Vehicles using the area were also causing damage to the path and stone walls.

"The lower road was not constructed or designed for the weight of vehicles, and we are constantly having to make repairs to areas caused by cars and trucks," he said, noting that the there is a newly expanded vehicle access to launch boats in the lower portion of the river, but not to the upper channel.

The island-studded stretch of river above the Augusta Diversion Dam and canal headgates is already among the least accessible portions of the 300-mile channel.

Sandwiched below Stevens Creek Dam and above the canal area, there is little or no public access outside of a sliver of Augusta Canal National Heritage Area property beside the headgates.

Boaters, however, can still portage their canoes about 200 yards from the access road beside the old Gatekeeper's Cottage -- or use a wheeled device to roll it through the barricades.

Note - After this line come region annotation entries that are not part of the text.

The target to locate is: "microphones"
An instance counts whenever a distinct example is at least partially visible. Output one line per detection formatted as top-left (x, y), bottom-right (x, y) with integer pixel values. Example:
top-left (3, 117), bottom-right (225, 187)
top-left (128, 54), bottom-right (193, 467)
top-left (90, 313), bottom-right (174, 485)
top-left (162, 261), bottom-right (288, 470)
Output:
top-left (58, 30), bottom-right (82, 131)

For anyone who has ever fished those secluded waters, it's easily worth the walk.

FIRST DRAW: You can always tell autumn is approaching when you see all kinds of deer stands strapped to trucks and trailers.

Some of those devices are in use this weekend, with Saturday marking the opener of Georgia's archery season for whitetails.

If you think bowhunting lures only a few hunters to the woods, think again: last year, 107,792 archery hunters harvested more than 54,000 deer, with similar numbers expected this season.

Statewide archery season runs through Oct. 8, followed by a weeklong primitive weapons season for black powder enthusiasts. The firearms season opens Oct. 16.

BREAM BUSTER: Bruno Brunson had a wonderful surprise while fishing in a Lincoln County pond the other week: the biggest bream he has ever seen.

"The fish weighed 2 pounds, 8 ounces," the Richmond County man told me. He caught it while retrieving a small grub with a spinner attached.